Deutsche Bank Charts a Danger Map For A Crisis Prone And Credit Troubled World

Tyler Durden's picture

Against a background of 30%-plus falls in bank share prices around the world and growing fears of a severe blow to the European bank sector in the event of a sovereign debt default, Deutsche Bank has produced a lengthy tome that answers 'everything you wanted to know about the global banking sector but were afraid to ask'. A compendium of charts and tables, summarized effectively by 'Danger Maps' designed to highlight countries which face greater (or lesser) stresses for their banking systems is further extended into a country-by-country breakdown for developed and emerging markets. While their findings may not line up perfectly with our more global contagion perspective, they do create a systematic framework for judging relative investment opportunities that sees Japan, Australia, Hong Kong, and the Nordics as the least risky; US and UK about average on macro scores; while unsurprisingly (with the exception of Germany) the Eurozone countries have the highest danger scores.

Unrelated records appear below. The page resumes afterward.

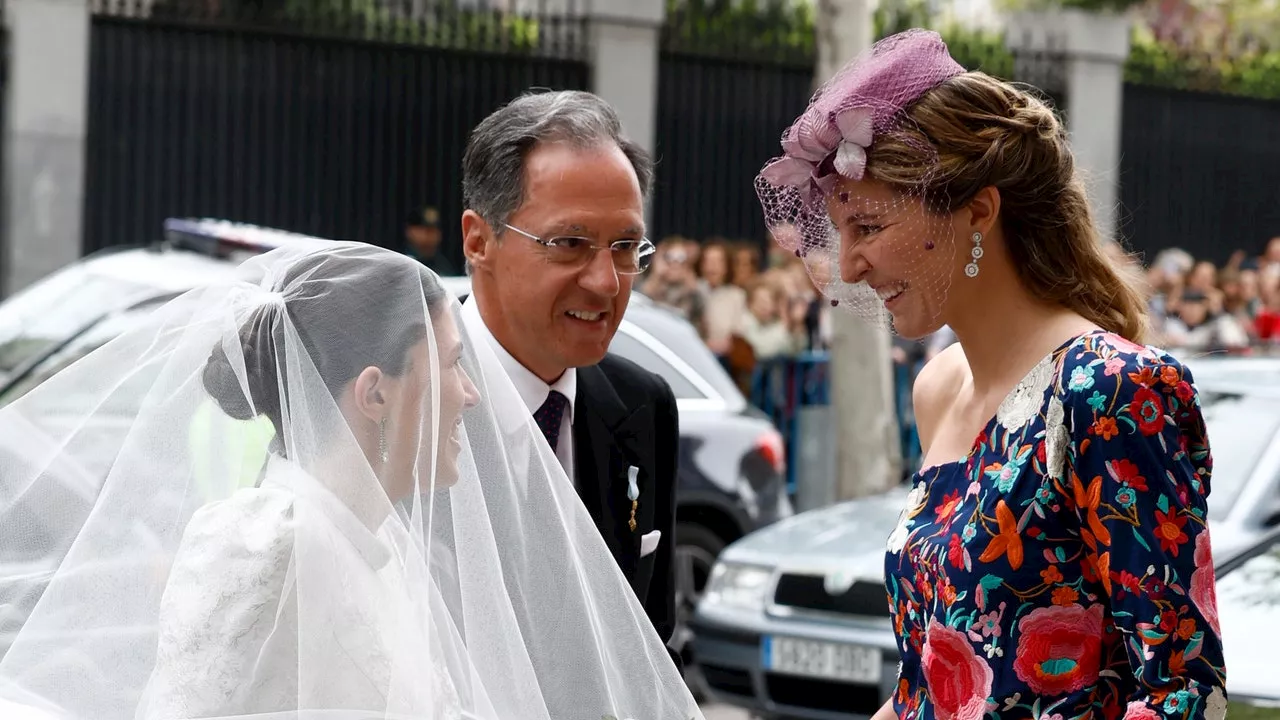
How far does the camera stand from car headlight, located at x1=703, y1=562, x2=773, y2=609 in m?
6.87

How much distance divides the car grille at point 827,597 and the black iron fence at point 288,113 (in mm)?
8517

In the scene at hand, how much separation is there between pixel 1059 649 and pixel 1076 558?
0.13 m

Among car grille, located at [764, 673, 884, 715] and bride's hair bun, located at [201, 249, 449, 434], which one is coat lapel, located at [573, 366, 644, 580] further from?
car grille, located at [764, 673, 884, 715]

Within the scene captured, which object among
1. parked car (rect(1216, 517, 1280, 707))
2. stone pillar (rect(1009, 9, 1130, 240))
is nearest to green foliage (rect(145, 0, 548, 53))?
stone pillar (rect(1009, 9, 1130, 240))

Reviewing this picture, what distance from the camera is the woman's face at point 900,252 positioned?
257 cm

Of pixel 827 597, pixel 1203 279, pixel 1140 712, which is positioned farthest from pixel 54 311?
pixel 1203 279

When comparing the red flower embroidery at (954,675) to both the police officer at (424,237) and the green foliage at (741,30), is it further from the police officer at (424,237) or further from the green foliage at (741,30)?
the green foliage at (741,30)

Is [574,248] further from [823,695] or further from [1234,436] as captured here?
[1234,436]

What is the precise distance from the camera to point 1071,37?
57.6 ft

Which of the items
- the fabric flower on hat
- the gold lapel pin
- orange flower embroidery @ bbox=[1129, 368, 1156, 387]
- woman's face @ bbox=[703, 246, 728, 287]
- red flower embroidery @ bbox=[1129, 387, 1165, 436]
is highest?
the fabric flower on hat

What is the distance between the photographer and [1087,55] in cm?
1766

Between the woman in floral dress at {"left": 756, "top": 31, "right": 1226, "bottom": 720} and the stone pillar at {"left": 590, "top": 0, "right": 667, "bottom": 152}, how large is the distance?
Result: 41.3 feet

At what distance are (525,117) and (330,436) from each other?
1.00 metres

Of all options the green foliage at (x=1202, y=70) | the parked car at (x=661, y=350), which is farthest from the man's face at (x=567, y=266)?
the green foliage at (x=1202, y=70)
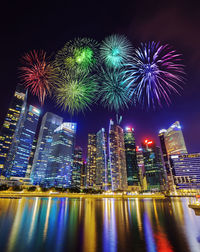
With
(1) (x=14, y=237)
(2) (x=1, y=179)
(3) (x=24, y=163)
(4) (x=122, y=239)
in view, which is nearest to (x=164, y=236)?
(4) (x=122, y=239)

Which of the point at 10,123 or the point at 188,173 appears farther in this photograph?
the point at 188,173

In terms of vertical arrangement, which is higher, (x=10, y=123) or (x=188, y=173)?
(x=10, y=123)

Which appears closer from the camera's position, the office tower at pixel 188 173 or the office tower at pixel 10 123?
the office tower at pixel 10 123

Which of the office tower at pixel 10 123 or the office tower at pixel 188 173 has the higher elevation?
the office tower at pixel 10 123

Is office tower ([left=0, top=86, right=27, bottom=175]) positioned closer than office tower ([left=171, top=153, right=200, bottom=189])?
Yes

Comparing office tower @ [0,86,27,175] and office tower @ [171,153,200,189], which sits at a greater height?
office tower @ [0,86,27,175]
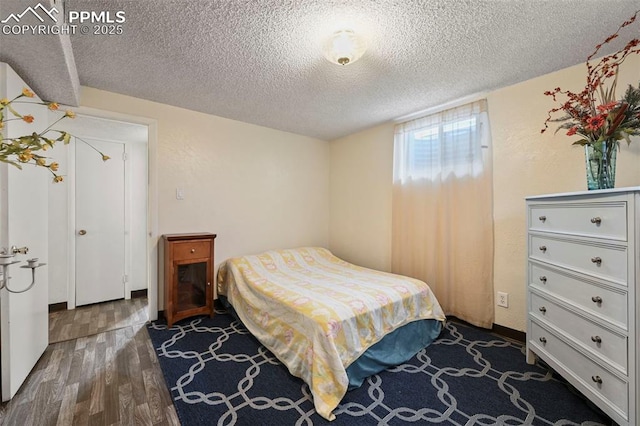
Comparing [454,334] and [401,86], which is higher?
[401,86]

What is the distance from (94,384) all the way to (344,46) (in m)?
2.70

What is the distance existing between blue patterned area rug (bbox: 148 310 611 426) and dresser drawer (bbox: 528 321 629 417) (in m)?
0.20

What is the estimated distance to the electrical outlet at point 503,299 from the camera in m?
2.34

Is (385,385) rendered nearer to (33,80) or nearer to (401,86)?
(401,86)

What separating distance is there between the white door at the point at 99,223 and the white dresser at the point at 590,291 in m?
4.49

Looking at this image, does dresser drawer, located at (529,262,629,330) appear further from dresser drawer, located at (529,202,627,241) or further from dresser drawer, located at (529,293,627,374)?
dresser drawer, located at (529,202,627,241)

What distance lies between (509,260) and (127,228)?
447 cm

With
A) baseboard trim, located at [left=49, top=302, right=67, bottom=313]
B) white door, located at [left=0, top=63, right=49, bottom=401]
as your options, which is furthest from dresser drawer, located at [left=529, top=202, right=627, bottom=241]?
baseboard trim, located at [left=49, top=302, right=67, bottom=313]

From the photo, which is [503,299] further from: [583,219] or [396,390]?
[396,390]

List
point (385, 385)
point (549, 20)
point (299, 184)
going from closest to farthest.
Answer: point (549, 20) → point (385, 385) → point (299, 184)

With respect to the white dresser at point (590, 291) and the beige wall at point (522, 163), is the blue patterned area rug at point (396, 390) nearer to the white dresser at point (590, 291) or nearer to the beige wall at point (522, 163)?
the white dresser at point (590, 291)

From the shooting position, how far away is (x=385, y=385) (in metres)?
1.73

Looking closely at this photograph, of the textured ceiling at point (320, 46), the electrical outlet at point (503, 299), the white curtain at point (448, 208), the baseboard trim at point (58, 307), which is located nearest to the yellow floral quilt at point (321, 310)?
the white curtain at point (448, 208)

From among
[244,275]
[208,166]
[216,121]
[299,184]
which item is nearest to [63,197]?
[208,166]
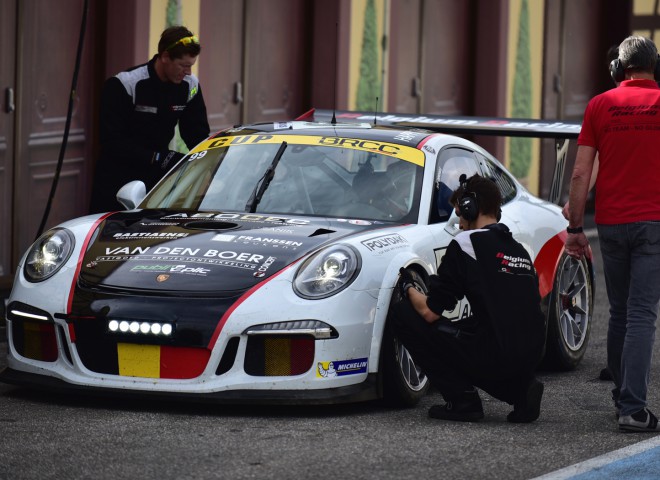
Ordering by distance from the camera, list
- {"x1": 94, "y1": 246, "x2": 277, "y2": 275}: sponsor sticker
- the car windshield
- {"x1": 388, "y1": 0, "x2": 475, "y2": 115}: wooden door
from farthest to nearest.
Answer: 1. {"x1": 388, "y1": 0, "x2": 475, "y2": 115}: wooden door
2. the car windshield
3. {"x1": 94, "y1": 246, "x2": 277, "y2": 275}: sponsor sticker

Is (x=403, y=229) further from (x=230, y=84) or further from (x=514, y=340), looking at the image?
(x=230, y=84)

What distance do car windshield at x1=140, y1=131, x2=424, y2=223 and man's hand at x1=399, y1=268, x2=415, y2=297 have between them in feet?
1.88

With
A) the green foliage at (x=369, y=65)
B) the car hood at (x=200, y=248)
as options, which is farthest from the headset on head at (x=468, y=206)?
the green foliage at (x=369, y=65)

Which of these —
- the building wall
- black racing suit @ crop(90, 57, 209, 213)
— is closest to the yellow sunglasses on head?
black racing suit @ crop(90, 57, 209, 213)

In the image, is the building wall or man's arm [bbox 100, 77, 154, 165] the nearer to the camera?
man's arm [bbox 100, 77, 154, 165]

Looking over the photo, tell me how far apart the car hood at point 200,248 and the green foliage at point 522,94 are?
11292mm

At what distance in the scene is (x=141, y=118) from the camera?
9250mm

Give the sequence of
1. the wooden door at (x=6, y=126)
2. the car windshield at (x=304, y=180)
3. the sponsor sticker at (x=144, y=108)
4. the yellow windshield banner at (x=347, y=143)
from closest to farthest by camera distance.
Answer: the car windshield at (x=304, y=180)
the yellow windshield banner at (x=347, y=143)
the sponsor sticker at (x=144, y=108)
the wooden door at (x=6, y=126)

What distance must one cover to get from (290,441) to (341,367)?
0.63m

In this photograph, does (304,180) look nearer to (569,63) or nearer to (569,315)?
(569,315)

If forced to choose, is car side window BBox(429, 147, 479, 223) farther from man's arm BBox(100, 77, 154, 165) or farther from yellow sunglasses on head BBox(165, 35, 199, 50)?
man's arm BBox(100, 77, 154, 165)

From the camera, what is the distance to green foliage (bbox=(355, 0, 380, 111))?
15391 mm

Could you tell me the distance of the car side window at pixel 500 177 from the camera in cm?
879

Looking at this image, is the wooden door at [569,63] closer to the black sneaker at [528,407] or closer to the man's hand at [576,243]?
the man's hand at [576,243]
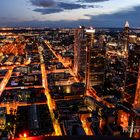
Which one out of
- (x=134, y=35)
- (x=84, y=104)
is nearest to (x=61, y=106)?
(x=84, y=104)

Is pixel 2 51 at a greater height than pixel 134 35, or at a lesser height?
lesser

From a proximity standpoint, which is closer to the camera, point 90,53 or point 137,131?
point 137,131

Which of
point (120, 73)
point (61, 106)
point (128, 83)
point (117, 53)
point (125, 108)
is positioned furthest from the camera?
point (117, 53)

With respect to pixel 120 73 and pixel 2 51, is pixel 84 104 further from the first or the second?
pixel 2 51

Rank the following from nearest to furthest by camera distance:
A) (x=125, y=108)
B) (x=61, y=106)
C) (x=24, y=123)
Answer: (x=24, y=123), (x=125, y=108), (x=61, y=106)

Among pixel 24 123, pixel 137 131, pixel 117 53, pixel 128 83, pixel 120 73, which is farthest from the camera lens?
pixel 117 53

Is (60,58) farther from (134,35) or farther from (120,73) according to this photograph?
(134,35)

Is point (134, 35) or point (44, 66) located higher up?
point (134, 35)

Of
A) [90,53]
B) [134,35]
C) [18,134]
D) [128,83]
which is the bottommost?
[18,134]

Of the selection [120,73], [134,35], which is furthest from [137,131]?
[120,73]
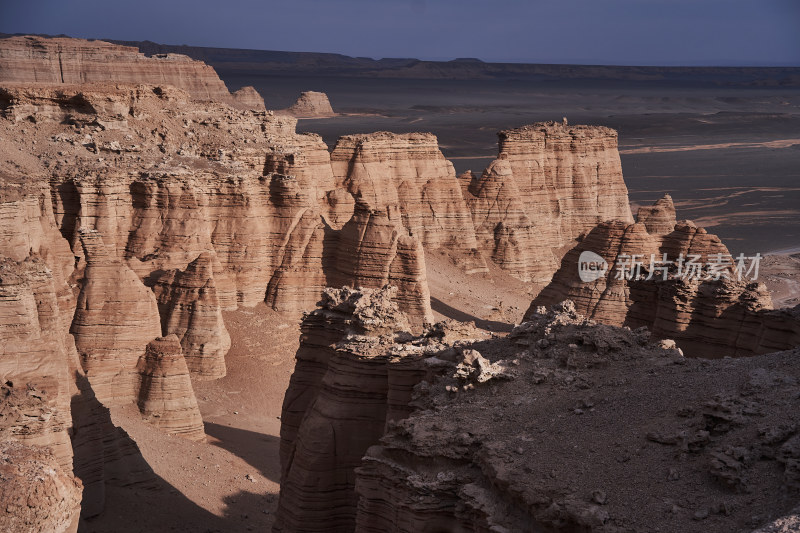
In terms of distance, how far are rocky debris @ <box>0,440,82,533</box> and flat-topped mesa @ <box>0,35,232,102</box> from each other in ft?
160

Transmission channels are discussed and they make a critical point on bank valuations that earnings estimates are extremely sensitive now to bad debt charges and credit quality assumptions.

 

While using prior crises as a basis for projection may be a faulty premise, the Deutsche team has done a good job of outlining how key drivers, factors, themes will impact/create winners and losers.

 

And the Danger Maps (for both developed and emerging nations) are as follows - higher number indicates more risk - which in turn is factored into their name-by-name modeling of financials.

 

The full document is below but the more focused Credit Strategy article this week indicates Deutsche's view (which remains similar to ours) from a trading perspective, that:

The primary market shutdown has meant that banks are not able to fund long term and given the refinancing needs for Q4 2011 (c.€183 bn) and the next 3 years (€1.5 trn until 2013) we expect term funding to remain stressed unless markets reopen and function normally. And the consequence of this challenge could be deleveraging by banks which is a negative for economic growth. We highlight the redemption schedule on a month by month basis and by security type along with the banks with the biggest redemptions inside the article.

 

The lack of long term funding has also put the focus on short term liquidity and the stress in the European interbank markets is now inching towards levels last seen at the start of the credit crisis – and this is despite banks actively using the ECB window to fund themselves. Active deposit seeking is a solution that banks could pursue in the mean time to alleviate this funding situation.

 

Given the recent stock slump and the slowdown in the economy, there are questions about how well capitalised banks are, to withstand any actual losses. The sovereign crisis is in the backdrop and if not contained could cause further losses on balance sheet for banks. This could further impair capital ratios which are already stressed. Given European bank exposures to peripherals, the loss absorbing ability of European banks will continue to remain in focus and we believe the possibility of a recapitalisation wave in case of a sovereign event is very high. The IMF has mentioned a €200bn shortfall and our equity research colleagues estimate €100bn required capital injection to withstand a sovereign event. In this situation, a European version of the TARP is not a far-fetched idea.

 

Overall, we believe that, although financials spreads have widened significantly and look cheap quantitatively, banks face systemic issues which could keep spreads elevated unless there is a systemic resolution from the authorities.